__Exercise aim__
Convert the records from the line containing "With respect to" through the line containing "330 centimetres" into a Markdown table with the columns Row and Line, leaving out blank lines.
** begin Supplied material **
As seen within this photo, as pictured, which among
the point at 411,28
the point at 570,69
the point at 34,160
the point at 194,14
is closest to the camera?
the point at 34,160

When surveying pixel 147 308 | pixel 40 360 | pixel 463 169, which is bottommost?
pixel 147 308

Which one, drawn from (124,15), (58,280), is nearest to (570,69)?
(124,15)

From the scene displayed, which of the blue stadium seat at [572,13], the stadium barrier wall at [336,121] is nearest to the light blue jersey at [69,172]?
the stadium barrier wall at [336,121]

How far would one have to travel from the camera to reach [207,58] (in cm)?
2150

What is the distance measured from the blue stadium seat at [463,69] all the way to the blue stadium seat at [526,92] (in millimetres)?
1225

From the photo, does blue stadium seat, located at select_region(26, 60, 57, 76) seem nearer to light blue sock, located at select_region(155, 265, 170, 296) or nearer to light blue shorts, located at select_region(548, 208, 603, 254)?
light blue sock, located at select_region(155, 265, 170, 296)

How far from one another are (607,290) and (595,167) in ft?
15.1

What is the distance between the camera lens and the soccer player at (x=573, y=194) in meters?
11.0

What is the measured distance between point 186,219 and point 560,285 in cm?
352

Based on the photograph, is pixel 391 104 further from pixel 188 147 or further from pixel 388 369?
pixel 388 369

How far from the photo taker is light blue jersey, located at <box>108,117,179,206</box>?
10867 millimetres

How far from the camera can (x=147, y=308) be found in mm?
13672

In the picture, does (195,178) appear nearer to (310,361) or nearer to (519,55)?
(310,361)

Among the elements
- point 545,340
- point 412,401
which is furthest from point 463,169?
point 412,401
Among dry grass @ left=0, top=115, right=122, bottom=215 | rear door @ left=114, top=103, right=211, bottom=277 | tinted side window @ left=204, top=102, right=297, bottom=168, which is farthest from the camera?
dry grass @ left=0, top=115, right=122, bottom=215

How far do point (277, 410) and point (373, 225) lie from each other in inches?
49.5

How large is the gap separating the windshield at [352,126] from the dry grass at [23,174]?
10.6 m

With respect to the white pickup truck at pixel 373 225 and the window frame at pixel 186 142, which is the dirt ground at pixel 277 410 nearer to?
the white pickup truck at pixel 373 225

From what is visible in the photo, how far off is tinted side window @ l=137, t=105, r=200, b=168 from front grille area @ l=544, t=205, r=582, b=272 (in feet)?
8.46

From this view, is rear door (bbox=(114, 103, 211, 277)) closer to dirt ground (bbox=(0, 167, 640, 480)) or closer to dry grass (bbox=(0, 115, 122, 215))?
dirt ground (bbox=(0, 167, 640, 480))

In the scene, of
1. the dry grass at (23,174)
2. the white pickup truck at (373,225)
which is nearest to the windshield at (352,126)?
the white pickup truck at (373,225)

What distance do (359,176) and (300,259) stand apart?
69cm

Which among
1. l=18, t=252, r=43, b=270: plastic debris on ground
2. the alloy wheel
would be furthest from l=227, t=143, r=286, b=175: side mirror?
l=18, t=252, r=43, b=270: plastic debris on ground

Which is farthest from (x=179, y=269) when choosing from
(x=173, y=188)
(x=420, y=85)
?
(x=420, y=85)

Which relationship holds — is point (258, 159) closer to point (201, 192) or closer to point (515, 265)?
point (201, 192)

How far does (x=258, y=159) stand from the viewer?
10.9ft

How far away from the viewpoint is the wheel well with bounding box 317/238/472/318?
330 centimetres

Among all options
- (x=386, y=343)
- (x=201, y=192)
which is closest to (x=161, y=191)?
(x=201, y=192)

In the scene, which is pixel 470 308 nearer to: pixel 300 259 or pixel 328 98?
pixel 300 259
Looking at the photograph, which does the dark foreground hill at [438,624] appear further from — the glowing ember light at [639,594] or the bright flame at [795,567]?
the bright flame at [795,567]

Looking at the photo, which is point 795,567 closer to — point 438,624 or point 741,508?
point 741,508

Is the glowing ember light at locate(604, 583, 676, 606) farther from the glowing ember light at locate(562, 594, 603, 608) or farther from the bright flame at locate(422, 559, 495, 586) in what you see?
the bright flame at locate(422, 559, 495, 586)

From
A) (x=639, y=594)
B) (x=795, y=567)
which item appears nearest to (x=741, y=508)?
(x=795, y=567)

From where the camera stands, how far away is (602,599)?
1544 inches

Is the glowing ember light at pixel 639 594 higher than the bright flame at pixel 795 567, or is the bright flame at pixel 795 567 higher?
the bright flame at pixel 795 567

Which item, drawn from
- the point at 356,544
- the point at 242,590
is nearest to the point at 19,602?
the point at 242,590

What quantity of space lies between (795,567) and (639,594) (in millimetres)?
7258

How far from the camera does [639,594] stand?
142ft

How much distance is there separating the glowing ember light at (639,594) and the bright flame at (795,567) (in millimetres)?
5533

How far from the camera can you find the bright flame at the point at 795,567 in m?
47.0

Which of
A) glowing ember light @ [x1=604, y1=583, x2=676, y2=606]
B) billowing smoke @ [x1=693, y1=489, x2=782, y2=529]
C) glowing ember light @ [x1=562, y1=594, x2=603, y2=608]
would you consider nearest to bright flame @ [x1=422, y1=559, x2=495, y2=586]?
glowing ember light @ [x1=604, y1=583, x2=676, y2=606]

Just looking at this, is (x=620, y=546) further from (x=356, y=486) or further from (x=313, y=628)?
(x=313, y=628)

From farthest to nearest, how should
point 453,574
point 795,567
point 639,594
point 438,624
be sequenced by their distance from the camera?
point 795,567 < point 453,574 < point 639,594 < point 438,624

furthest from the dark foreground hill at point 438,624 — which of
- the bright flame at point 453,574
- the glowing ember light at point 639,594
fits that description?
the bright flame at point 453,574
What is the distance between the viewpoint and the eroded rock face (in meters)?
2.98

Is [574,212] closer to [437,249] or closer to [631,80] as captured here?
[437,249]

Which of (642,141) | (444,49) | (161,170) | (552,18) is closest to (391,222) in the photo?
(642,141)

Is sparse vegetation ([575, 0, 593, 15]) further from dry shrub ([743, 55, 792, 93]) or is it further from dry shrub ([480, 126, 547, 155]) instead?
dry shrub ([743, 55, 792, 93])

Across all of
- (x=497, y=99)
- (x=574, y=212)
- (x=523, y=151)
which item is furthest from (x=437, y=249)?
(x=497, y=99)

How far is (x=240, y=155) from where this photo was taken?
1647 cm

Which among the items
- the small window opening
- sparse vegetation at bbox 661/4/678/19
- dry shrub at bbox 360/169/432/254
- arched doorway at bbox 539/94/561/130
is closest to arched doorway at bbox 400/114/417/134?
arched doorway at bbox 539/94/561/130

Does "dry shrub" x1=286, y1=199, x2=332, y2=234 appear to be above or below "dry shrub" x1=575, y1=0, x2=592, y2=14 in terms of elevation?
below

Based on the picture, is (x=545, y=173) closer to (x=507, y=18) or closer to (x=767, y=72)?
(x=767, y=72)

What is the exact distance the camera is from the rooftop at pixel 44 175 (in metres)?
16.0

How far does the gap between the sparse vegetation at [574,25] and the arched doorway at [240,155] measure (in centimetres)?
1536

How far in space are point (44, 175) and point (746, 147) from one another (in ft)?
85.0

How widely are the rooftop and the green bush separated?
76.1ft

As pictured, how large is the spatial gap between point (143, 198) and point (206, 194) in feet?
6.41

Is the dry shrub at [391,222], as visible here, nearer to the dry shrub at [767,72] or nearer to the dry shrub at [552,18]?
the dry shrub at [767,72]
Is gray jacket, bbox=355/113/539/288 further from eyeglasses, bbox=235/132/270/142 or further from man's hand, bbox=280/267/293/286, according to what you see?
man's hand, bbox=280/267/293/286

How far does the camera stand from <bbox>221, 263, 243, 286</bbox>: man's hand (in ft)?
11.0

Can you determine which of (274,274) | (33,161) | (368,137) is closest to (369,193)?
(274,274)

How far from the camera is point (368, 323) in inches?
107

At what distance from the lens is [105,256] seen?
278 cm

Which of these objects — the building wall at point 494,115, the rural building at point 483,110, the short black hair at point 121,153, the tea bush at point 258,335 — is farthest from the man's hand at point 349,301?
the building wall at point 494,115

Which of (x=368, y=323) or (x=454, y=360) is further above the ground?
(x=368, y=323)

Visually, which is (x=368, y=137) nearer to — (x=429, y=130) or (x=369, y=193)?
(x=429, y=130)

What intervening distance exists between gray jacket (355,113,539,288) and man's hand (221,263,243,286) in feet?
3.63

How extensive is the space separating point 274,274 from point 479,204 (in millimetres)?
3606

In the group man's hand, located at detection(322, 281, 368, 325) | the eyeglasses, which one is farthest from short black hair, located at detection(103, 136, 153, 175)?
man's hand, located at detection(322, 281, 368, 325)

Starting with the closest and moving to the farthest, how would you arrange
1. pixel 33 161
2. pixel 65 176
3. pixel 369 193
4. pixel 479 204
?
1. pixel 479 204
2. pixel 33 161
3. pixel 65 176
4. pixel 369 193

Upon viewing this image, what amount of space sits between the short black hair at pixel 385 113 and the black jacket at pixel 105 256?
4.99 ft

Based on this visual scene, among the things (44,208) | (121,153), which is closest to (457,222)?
** end Supplied material **
__Result of the exercise__
| Row | Line |
|---|---|
| 1 | With respect to the white pickup truck at pixel 373 225 and the window frame at pixel 186 142, which is the dirt ground at pixel 277 410 nearer to? |
| 2 | the white pickup truck at pixel 373 225 |
| 3 | From what is visible in the photo, how far off is tinted side window @ l=137, t=105, r=200, b=168 from front grille area @ l=544, t=205, r=582, b=272 (in feet)? |
| 4 | 8.46 |
| 5 | From this view, is rear door (bbox=(114, 103, 211, 277)) closer to dirt ground (bbox=(0, 167, 640, 480)) or closer to dry grass (bbox=(0, 115, 122, 215))? |
| 6 | dirt ground (bbox=(0, 167, 640, 480)) |
| 7 | In the scene, of |
| 8 | 1. the dry grass at (23,174) |
| 9 | 2. the white pickup truck at (373,225) |
| 10 | which is nearest to the windshield at (352,126)? |
| 11 | the white pickup truck at (373,225) |
| 12 | What distance do (359,176) and (300,259) stand apart? |
| 13 | 69cm |
| 14 | Which among |
| 15 | 1. l=18, t=252, r=43, b=270: plastic debris on ground |
| 16 | 2. the alloy wheel |
| 17 | would be furthest from l=227, t=143, r=286, b=175: side mirror? |
| 18 | l=18, t=252, r=43, b=270: plastic debris on ground |
| 19 | Which is farthest from (x=179, y=269) when choosing from |
| 20 | (x=173, y=188) |
| 21 | (x=420, y=85) |
| 22 | ? |
| 23 | (x=420, y=85) |
| 24 | Which relationship holds — is point (258, 159) closer to point (201, 192) or closer to point (515, 265)? |
| 25 | point (201, 192) |
| 26 | How far does (x=258, y=159) stand from the viewer? |
| 27 | 10.9ft |
| 28 | How far away from the viewpoint is the wheel well with bounding box 317/238/472/318? |
| 29 | 330 centimetres |